++++ Supplied passage

- Congregational Church of Medway
- U.S. National Register of Historic Places
- Location: Church St., Medway, Maine
- Coordinates: 45°36′20″N 68°31′39″W﻿ / ﻿45.60556°N 68.52750°W
- Area: 1 acre (0.40 ha)
- Built: 1874
- Architect: Cushman, Mansford
- NRHP reference No.: 77000081
- Added to NRHP: November 21, 1977

= Congregational Church of Medway =

Historic church in Maine, United States

The former Congregational Church of Medway, also known as the Wonder Grange, is a historic church building on Church Street in Medway, Maine. Built in 1874, it is a well-preserved vernacular interpretation of Italianate style. The privately owned building has most recently been used as a Grange hall. It was listed on the National Register of Historic Places in 1977.

==Description and history==
The former Congregational Church of Medway is located in a residential part of the town's main village, on the northeast side of Church Street a short way north of its junction with Main Street. It is set on a level lot adjacent to a cemetery. It is a 2-1/2 story wood frame structure, with a gabled roof, clapboard siding, and granite foundation. The roof has a deep eave studded with paired decorative brackets, and is topped by a three-stage square tower with a steep pyramidal roof. The main facade is three bays wide, with windows on the second level and a pair of entrances on the first level, flanking a central projecting bay with sash windows on the front and sides. The entrances and bay are sheltered by a flared hip-roof portico with large brackets flanking either side of each entrance. A round-arch window adorns the center of the front-facing gable.

++++++++
++++ Data records

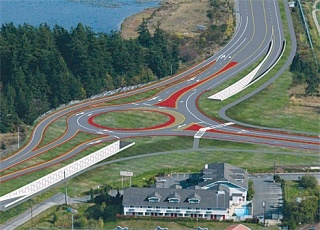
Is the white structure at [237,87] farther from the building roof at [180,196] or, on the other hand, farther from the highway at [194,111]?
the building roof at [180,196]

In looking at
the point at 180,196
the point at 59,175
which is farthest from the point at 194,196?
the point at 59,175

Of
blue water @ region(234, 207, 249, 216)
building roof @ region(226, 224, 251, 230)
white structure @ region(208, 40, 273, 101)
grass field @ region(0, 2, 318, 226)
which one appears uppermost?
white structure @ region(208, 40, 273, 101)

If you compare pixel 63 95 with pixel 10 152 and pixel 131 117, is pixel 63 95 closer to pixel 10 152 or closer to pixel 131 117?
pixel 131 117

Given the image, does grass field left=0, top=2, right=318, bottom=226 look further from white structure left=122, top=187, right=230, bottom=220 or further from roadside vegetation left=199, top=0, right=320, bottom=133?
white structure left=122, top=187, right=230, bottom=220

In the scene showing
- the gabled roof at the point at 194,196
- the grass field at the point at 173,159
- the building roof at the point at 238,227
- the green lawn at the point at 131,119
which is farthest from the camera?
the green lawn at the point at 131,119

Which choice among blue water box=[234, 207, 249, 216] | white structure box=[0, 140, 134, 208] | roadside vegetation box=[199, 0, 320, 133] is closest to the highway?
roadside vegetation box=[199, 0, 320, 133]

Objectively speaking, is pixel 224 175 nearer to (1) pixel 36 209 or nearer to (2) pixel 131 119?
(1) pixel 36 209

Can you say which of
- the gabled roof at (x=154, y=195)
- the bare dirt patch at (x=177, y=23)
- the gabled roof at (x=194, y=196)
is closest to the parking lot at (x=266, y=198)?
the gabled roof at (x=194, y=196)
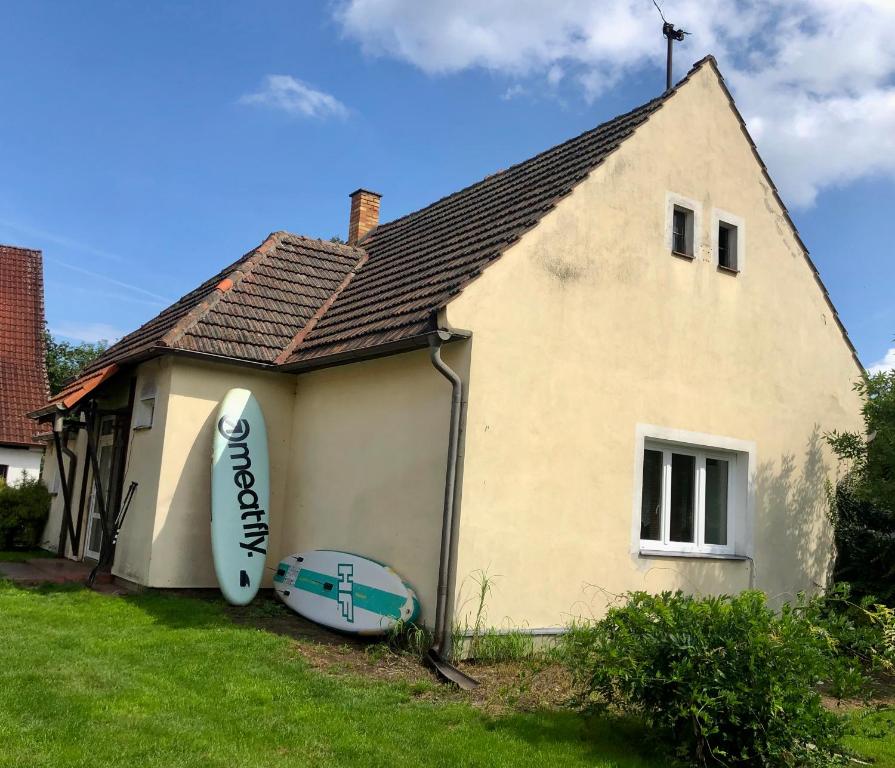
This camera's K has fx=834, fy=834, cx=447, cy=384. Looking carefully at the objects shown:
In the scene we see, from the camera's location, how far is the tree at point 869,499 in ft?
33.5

++++++++

§ **Given task A**: Name each building material that the Medway church article gives for the structure, and say which part of the building each one is used for.
§ **Given task B**: Pick up the Medway church article after its last sentence and carry on writing it.

§ **Exercise response A**:
- Wood, for the frame
- Clapboard, for the siding
- Granite, for the foundation

§ **Exercise response B**:
The area that is now Medway was settled by 1820 and incorporated in 1875. Benjamin Fiske, owner of a local hotel and prominent in the town's civic affairs, privately funded the construction of this church, which was built by local builder Mansford Cushman. Fiske gave a deed to the community specifying the building's use as a church and school, with the property reverting to his family if these uses were discontinued. Both of these uses were eventually moved to other facilities in the town, and Fiske's descendants in the 20th century leased it to the local Grange chapter.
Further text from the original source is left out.